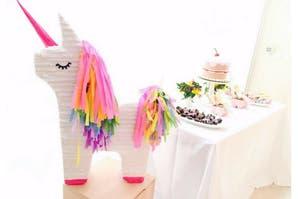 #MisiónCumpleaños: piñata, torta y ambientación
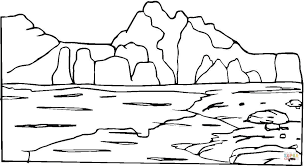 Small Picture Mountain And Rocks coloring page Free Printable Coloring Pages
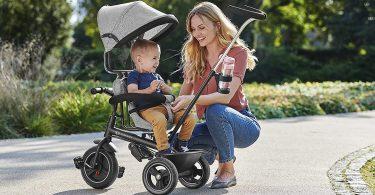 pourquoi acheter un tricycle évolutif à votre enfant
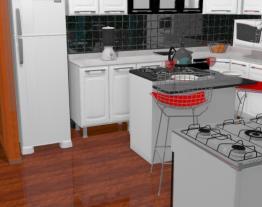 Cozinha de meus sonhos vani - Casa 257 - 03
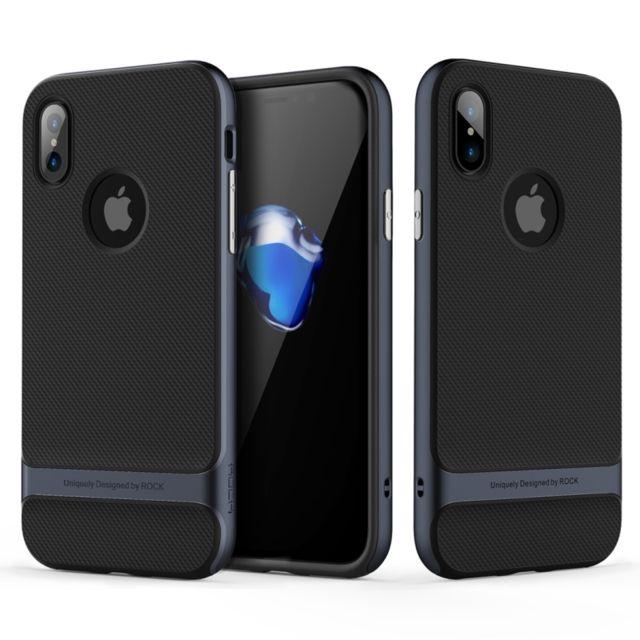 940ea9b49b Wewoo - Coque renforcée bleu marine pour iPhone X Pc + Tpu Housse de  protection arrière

━━━━━━━━━━

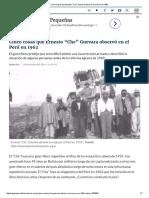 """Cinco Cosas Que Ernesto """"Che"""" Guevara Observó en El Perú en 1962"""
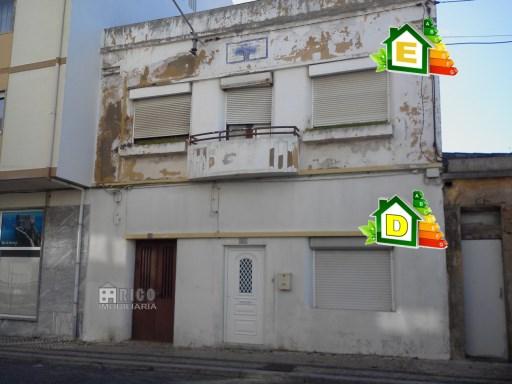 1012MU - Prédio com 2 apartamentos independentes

━━━━━━━━━━

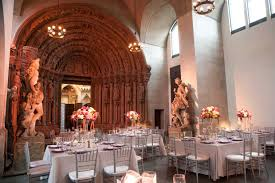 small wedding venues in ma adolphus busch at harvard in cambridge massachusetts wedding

━━━━━━━━━━

WORK ITEM:
Once the line with "Cozinha de meus sonhos vani - Casa 257 - 03" has been found above, output that line and every later line exactly, stopping after the line with "940ea9b49b Wewoo - Coque", and omit the pictures.

OUTPUT:
 Cozinha de meus sonhos vani - Casa 257 - 03
 940ea9b49b Wewoo - Coque renforcée bleu marine pour iPhone X Pc + Tpu Housse de  protection arrière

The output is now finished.